(DATA Opens)
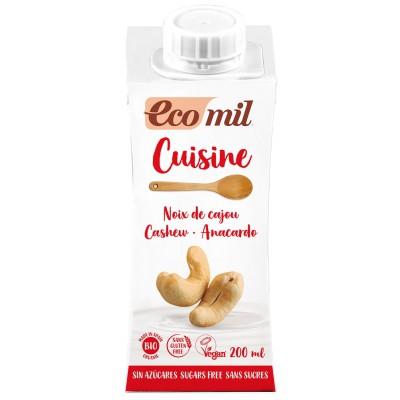 Anakardžių kremas kulinarijai be cukraus, ekologiškas (200 ml)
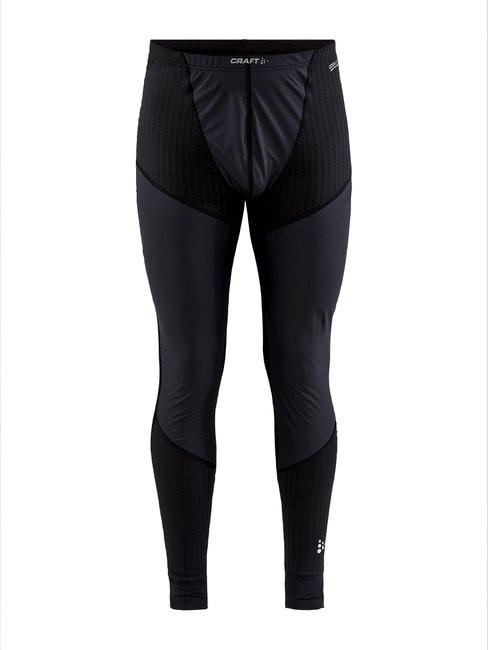 CRAFT Active Extreme X Wind Pants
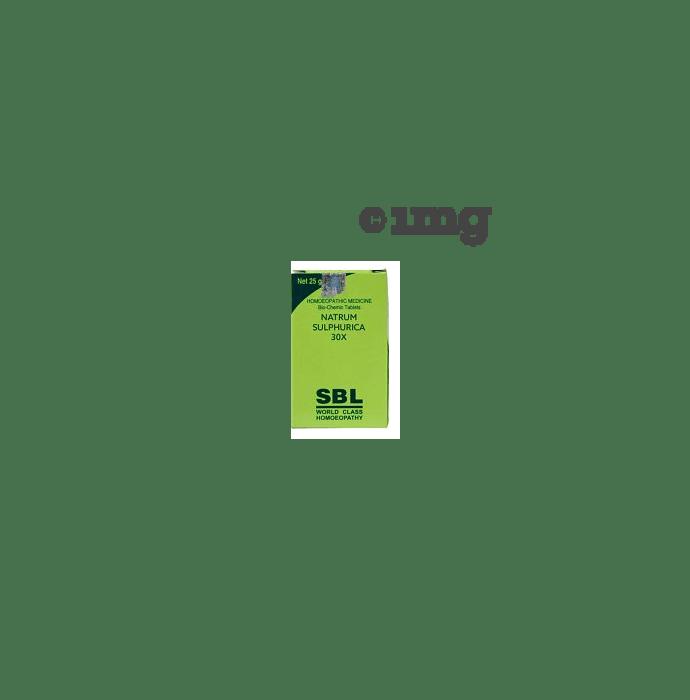 SBL Natrum Sulphurica Biochemic Tablet 30X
(DATA Closes)
[REQUIRED ACTION]
Only the text of the listing above is copied, exactly as written; its pictures are dropped.

[RESPONSE FOR THIS EXERCISE]
 Anakardžių kremas kulinarijai be cukraus, ekologiškas (200 ml)
 CRAFT Active Extreme X Wind Pants
 SBL Natrum Sulphurica Biochemic Tablet 30X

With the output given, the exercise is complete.